Despite recent gains in engagement, Twitter's (TWTR -0.31%) ad business is not doing all that hot right now. Even though the company has been making meaningful progress with growing daily active users (DAUs) -- outpacing modest monthly active user (MAU) growth as proof of said engagement gains -- Twitter has struggled with actually monetizing that usage.
That became evident earlier this year, after there was hope that President Trump's tremendous affinity for the service could translate into a boost for the business, but those hopes ultimately faded.
The silver lining is that Twitter also has a sizable data licensing business, where it sells its data to a wide range of third-party analytics companies.

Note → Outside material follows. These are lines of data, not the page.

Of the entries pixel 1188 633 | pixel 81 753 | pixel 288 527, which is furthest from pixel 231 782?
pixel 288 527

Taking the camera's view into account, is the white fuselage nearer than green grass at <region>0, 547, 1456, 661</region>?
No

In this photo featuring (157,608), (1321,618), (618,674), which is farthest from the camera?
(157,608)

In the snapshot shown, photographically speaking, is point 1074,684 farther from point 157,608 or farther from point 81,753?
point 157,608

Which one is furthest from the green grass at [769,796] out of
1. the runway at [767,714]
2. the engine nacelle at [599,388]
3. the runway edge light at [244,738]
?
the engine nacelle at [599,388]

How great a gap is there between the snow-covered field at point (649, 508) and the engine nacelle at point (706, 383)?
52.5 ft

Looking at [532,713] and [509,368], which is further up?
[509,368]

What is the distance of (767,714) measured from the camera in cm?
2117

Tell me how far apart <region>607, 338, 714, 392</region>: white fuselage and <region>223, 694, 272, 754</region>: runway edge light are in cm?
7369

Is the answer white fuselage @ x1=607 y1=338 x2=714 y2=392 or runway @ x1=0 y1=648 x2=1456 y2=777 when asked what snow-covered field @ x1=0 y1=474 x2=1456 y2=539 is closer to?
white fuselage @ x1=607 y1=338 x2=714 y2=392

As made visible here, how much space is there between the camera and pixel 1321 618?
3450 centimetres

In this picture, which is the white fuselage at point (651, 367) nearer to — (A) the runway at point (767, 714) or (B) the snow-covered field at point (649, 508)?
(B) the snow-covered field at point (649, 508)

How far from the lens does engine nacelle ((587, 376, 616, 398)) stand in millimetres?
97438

Recode reports that Twitter has started pricing its enterprise application programing interfaces (APIs) more aggressively in an effort to grow that side of the business.

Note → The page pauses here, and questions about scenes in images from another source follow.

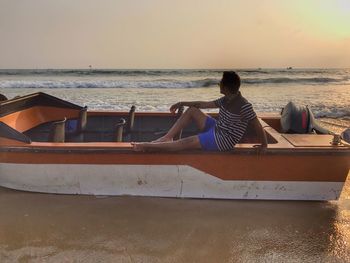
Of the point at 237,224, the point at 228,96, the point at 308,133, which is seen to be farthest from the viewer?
the point at 308,133

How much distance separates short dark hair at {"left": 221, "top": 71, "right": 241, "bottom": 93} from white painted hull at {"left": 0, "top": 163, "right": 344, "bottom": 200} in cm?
91

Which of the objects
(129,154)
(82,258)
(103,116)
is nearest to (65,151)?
(129,154)

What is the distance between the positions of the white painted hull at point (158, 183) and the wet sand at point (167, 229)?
0.08 m

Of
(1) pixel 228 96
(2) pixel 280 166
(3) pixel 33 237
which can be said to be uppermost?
(1) pixel 228 96

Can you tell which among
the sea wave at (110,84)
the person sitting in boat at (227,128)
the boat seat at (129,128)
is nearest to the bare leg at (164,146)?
the person sitting in boat at (227,128)

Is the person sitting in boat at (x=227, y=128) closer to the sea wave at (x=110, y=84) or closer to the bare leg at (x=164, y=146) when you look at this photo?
the bare leg at (x=164, y=146)

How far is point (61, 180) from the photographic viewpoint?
441 cm

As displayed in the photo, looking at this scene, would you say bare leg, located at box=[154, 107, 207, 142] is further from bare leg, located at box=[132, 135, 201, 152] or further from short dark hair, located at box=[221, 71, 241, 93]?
short dark hair, located at box=[221, 71, 241, 93]

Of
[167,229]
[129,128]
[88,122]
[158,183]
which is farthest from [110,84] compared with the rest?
[167,229]

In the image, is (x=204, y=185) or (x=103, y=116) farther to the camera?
(x=103, y=116)

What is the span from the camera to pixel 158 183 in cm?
437

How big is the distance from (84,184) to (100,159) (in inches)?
13.6

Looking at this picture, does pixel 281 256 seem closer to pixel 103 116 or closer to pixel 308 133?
pixel 308 133

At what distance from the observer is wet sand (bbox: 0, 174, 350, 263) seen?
3332 millimetres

The report is worth checking out in itself, but the broader point is that Twitter is starting to come up with new data licensing products at different price points, as it realizes how valuable this data truly is.
$325 million and counting
If you recall, when Twitter first went public it was clear that the data licensing business was more of a cherry on top, not a segment that the company was all that interested in allocating significant resources toward. "We expect data licensing revenue to decrease as a percentage of our total revenue over time," Twitter wrote in its first 10-K for 2013. Twitter promptly dropped this language in all subsequent annual reports.
That really did hold true for a few years though, although investors have seen a meaningful uptick in 2017 regarding the data licensing business's contribution to the top line.
Beyond percentages, investors shouldn't ignore how much the data licensing business has grown over the years in absolute dollars.
On a trailing-12-month basis, Twitter has now brought in $325 million in data licensing revenue, which is not an insignificant amount of money. These trends underscore the fact that Twitter can survive as a viable stand-alone company, provided that it accepts what it is and what it isn't. The company will never truly rival larger ad giants, but it can build a sustainable business, thanks in part to this growing data licensing business, which is free from all the nuances and seasonal aspects of advertising.